Sacrifice de Pâques / Alléluia, 1920

L’homme expose son ukrainité. Bon vivant, drôle, conteur, homme aimé de ses étudiants et de ses amis, il reçoit les intellectuels et les artistes dans une robe cosaque bleu foncé avec des boutons argentés, dans une robe persane et un fez, dans une large blouse plissée et des bottes jaunes.

C’est un travailleur acharné et enjoué. « Son endurance, sa persévérance et son entêtement étaient extraordinaires. Une telle capacité de travail incroyable – pas russe – a rapidement fait de lui un maître, un interprète et illustrateur exceptionnels, merveilleux avec son ingéniosité, son esprit et son léger sourire. Maîtrisant la technique, Narbout a dessiné des combinaisons infinies de traits et de taches noires, puisant dans le trésor inépuisable de l’imagination et de la mémoire avec une facilité et une rapidité extraordinaires. » écrit en 1920 son ami Dmitry Matrokhin

Après sa mort, il sera littéralement rayé de l’histoire de l’art par les autorités soviétiques.

Gueorgui Narbout reçoit ses amis…
Fondateurs de l'Académie ukrainienne des arts, 1917
Les funérailles de Gueorgui Narbout, place de Douma, Kyiv, 1920

« Combinaison épicée de la réalité ukrainienne …».

Narbout travaillait dans un cercle de connaissances, participait à la conversation générale et dessinait simultanément. Les œuvres sont nées facilement, sans effort, en s’amusant à combiner des éléments inattendus, en réinterprétant ses propres compositions ou celles des autres. Il n’y a pas de message, mais une idée humoristique rapide. Ce qu’un contemporain appelait une « combinaison épicée de la réalité ukrainienne avec l’exotisme et la fiction ».

Boris Koustodiev – Portrait du groupe des artistes de l’association Mir Iskousstva. Narbout est debout, le 8ème en partant de gauche,1920

Naissance de la « marque ukrainienne »

P
eintre, illustrateur et graphiste Narbout est le créateur de l’identité graphique, la « marque » de la nation ukrainienne qui impose sa volonté de ne plus être nommée la Petite Russie de l’Empire : police de caractères, billets de banque, timbres-poste, affiches, mobilier, armoiries…

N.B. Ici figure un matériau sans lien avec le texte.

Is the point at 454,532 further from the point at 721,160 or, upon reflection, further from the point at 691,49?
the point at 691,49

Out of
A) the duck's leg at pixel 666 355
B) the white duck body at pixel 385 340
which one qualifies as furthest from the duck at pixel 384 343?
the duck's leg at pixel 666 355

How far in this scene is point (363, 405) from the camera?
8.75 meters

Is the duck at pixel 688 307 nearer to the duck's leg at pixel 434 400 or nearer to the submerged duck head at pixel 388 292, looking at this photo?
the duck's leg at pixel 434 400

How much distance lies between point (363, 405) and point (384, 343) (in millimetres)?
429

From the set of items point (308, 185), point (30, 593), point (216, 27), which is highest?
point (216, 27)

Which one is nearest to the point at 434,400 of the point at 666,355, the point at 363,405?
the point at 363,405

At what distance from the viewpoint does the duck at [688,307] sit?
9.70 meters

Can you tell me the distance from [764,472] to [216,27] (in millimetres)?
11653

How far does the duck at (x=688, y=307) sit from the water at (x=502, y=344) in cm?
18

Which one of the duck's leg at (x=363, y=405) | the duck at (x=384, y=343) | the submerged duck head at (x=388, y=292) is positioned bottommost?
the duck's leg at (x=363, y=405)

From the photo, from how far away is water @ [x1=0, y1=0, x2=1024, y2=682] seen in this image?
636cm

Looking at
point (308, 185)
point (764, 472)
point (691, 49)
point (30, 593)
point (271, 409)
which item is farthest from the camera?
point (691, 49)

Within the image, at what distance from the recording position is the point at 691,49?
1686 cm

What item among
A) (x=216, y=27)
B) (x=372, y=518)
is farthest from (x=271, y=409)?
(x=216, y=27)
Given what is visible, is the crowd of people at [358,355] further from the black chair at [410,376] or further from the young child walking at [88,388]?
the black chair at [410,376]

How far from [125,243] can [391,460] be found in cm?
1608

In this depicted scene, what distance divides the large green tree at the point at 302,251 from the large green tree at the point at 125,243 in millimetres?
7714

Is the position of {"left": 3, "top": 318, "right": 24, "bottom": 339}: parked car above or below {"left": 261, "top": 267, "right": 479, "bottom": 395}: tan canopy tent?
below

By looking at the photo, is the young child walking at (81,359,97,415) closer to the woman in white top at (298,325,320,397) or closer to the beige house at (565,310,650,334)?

Synthétisant des inspirations multiples ancrées dans l’histoire anthropologique et politique de son pays, il élabore les premiers pas graphiques d’une ukrainité affirmée avec la volonté de représenter l’ensemble de la société. Il revendique le principe de l’usage conjoint de la culture populaire rurale et du patrimoine traditionnel (éléments de l’artisanat rural, ornements, motifs de fleurs de l’art textile, du livre calligraphié, du mobilier), de l’iconographie de l’Ukraine médiévale (arts héraldiques, blasons et armoiries) ainsi que du style architectural du baroque cosaque du 18e.

« Le graphisme et l’art du livre fleurissaient en Ukraine. Avec le nivellement de la culture ukrainienne par le gouvernement russe, l’art du livre a décliné et a perdu ses caractéristiques nationales, la tradition a été perdue. La tâche de la nouvelle école graphique doit alors faire revivre l’art du livre, élever les compétences des imprimeurs, créer un livre national ukrainien, développer leur propre police, rééduquer au sens artistique et à toute citoyenneté » écrit le critique d’art Fédor Ernst dans un article introductif au catalogue de l’exposition posthume des œuvres de Narbout en 1926.

Dans les années 1920, le magazine français l’Amour de l’Art recommandait de prendre comme exemple la marque Narbout pour la fabrication des symboles nationaux.

Armoiries et sceaux avec symbole national de l’Ukraine, 1917

Alphabet(s)

Le projet de l’invention d’une police de caractères n’a pu être mené à bout, seules existent une quinzaine d’illustrations.

Il y a deux versions graphiques de l’alphabet. La première bilingue en noir et blanc réalisée à Saint-Pétersbourg : il choisit des mots qui commencent par la même lettre dans les deux langues russe et ukrainienne. La seconde en couleur dans les tirages d’essais à partir de 1917, après son déménagement définitif en Ukraine.
La même composition prévaut pour chaque lettre. Dans la partie supérieure, un rectangle vertical contenant l’image principale, dans la partie inférieure, un champ horizontal où sont placés à gauche un dessin enluminé de la lettre, à droite la typographie, et au centre les mots. La police sera celle utilisée ensuite à grande échelle à Kyiv et en Ukraine.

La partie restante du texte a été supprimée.